Rory: Normally. But I need a greater reservoir of patience, I suppose.

Maria: Have you ever lost your patience?

Rory: Yes. Sometimes I lose my patience. I don’t really like it, actually. It makes me feel rather nauseous. It’s probably something I need to work on a bit more.

Maria: Why?

Rory: Because people don’t like being around impatient people, do they? It’s not a pleasant experience for you or the people that you’re with.

Maria: When do you need patiencethe most?

Rory: I think that’s mostly when I’m in situations where I constantly have to repeat myself. Of course if you have to say the same thing over and over again then it can become quite frustrating and then the frustration builds up and you start to lose patience.
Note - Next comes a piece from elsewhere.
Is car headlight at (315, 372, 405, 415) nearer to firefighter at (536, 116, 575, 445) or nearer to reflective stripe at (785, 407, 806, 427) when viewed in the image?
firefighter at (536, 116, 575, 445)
Maria: Rory, when do you need patience the most?

Rory: I think I need it the most when I… Wait a second…????

Maria: What do you become impatient about?

Rory: Well this will be quite a stereotypical answer from a British person, but one thing that really irritates me that’s not connected to repetition is waiting for a very long time, especially in queues. You know whenever you’re on the Metro and you’re trying to walk up the stairs, but people in front of you are slowing down and you have to wait for them. That can be quite frustrating. And then I become quite impatient.

Maria: What do you do when you get impatient?

Rory: Well, if you’d asked me before I had a greater sense of what makes me impatient and what I can do to stop it, I would have said that I just become sarcastic and I just use sarcasm and irony until people get the point that I’m becoming impatient, and they start to speed up a little bit. But now I first of all resort to sarcasm, usually in my head, and then I try and calm myself down and remember that people don’t deliberately try and make me impatient. So, it’s about reminding myself that that’s the case and then calmly explaining again, for example.